TEXT EXCERPT:
Patterns which must match on a literal will run faster than patterns that do not. For example:
/\wab\d*\w\w\w/
will run faster than/\w\w\d*\w\w/
, or, for that matter/\w(abc)?\d*\w\w\w/
(this contains a literal but it need not appear in the input).
Even implicit literals are better than none: /[0-2][3-5].*\w\w/
still effectively contains 9 2-character literals. No hand-optimization of this
case is required; this pattern will not run faster if rewritten as:
/(03|04|05|13|14|15|23|24|25).*\w\w/
.
Under all circumstances it is better to use longer literals than shorter ones. A database consisting of 100 14-character literals will scan considerably faster than one consisting of 100 4-character literals and return fewer positives.
Additionally, in streaming mode, a signature that contains a longer literal early in the pattern is preferred to one that does not.
For example: /b\w*foobar/
is not as good a pattern as
/blah\w*foobar/
.
The disparity between these patterns is much smaller in block mode.
Longer literals anywhere in the pattern are still preferred in streaming mode.
For example, both of the above patterns are stronger and will scan faster than
/b\w*fo/
even in streaming mode.
“Dot all” mode¶
Tip
Use “dot all” mode where possible.
Not using the HS_FLAG_DOTALL
pattern flag can be expensive, as
implicitly, it means that patterns of the form /A.*B/
become
/A[^\n]*B/
.
It is likely that scanning tasks without the DOTALL flag are better done ‘line at a time’, with the newline sequences marking the beginning and end of each block.
This will be true in most use-cases (an exception being where the DOTALL flag
is off but the pattern contains either explicit newlines or constructs such as
\s
that implicitly match a newline character).
Single-match flag¶
Tip
Consider using the single-match flag to limit matches to one match per pattern only if possible.
If only one match per pattern is required, use the flag provided to indicate
this (HS_FLAG_SINGLEMATCH
). This flag can allow a number of
optimizations to be applied, allowing both performance improvements and state
space reductions when streaming.

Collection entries
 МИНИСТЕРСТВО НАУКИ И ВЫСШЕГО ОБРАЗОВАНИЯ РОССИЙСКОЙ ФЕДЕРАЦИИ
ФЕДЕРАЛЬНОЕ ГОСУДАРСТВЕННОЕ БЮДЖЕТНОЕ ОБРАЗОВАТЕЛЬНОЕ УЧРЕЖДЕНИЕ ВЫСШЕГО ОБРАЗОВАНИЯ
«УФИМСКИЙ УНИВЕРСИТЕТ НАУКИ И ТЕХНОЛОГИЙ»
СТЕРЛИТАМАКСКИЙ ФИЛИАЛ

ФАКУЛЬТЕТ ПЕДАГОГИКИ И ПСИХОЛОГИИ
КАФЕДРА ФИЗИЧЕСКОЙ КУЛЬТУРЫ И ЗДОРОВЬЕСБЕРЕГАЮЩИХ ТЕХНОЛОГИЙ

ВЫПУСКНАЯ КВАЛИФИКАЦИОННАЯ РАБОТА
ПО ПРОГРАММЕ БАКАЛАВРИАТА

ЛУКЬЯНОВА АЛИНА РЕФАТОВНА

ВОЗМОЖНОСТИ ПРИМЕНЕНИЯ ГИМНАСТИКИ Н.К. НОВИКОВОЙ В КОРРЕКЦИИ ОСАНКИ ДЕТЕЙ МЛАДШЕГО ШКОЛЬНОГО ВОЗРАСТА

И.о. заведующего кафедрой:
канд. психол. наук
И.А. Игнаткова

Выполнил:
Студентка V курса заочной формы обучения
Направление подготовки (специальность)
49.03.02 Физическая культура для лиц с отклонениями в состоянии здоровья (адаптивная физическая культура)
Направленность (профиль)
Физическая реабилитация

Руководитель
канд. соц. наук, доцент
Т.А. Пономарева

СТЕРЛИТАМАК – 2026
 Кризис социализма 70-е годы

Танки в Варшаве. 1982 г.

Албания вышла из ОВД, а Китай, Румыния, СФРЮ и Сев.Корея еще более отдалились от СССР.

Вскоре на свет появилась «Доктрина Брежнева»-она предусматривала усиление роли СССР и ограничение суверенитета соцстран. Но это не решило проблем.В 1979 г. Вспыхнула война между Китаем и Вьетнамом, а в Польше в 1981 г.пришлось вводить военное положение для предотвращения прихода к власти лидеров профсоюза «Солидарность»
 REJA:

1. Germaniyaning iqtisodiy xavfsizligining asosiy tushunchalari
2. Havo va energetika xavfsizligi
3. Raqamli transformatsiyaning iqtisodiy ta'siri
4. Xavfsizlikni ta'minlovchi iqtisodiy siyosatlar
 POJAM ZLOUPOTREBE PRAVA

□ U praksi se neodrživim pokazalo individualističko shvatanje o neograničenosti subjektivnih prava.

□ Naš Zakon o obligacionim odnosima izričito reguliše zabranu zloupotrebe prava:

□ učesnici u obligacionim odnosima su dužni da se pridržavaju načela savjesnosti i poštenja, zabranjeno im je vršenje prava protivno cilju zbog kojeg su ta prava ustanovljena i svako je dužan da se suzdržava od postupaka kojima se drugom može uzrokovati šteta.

WHAT THIS EXERCISE ASKS:
A: Restate word for word the part of the pattern-performance text that opens with the words containing "If only one" and closes with "reductions when streaming.".
B: Summarize the pattern-performance text in two sentences.
C: Please write a continuation of the pattern-performance text, starting after its final sentence.
These lines have nothing to do with the pattern-performance text.

YOUR RESPONSES:
A:
If only one match per pattern is required, use the flag provided to indicate
this (HS_FLAG_SINGLEMATCH
). This flag can allow a number of
optimizations to be applied, allowing both performance improvements and state
space reductions when streaming.

B: Patterns that must match on a literal run faster than those that do not, longer literals are always better than shorter ones, and in streaming mode a longer literal early in the pattern is preferred. Not using the HS_FLAG_DOTALL flag can be expensive, and when only one match per pattern is needed, the HS_FLAG_SINGLEMATCH flag allows optimizations that improve performance and reduce state space when streaming.

C:
However, there is some overhead associated with tracking whether each pattern in the pattern set has matched, and some applications with infrequent matches may see reduced performance when the single-match flag is used.
Start of Match flag¶
Tip
Do not request Start of Match information if it is not not needed.
Start of Match (SOM) information can be expensive to gather and can require
large amounts of stream state to store in streaming mode. As such, SOM
information should only be requested with the HS_FLAG_SOM_LEFTMOST
flag for patterns that require it.
SOM information is not generally expected to be cheaper (in either performance
terms or in stream state overhead) than the use of bounded repeats.
Consequently, /foo.*bar/L
with a check on start of match values after
the callback is considerably more expensive and general than
/foo.{300}bar/
.
Similarly, the hs_expr_ext::min_length
extended parameter can be
used to specify a lower bound on the length of the matches for a pattern. Using
this facility may be more lightweight in some circumstances than using the SOM
flag and post-confirming match length in the calling application.
Approximate matching¶
Tip
Approximate matching is an experimental feature.
There is generally a performance impact associated with approximate matching due to the reduced specificity of the matches. This impact may vary significantly depending on the pattern and edit distance.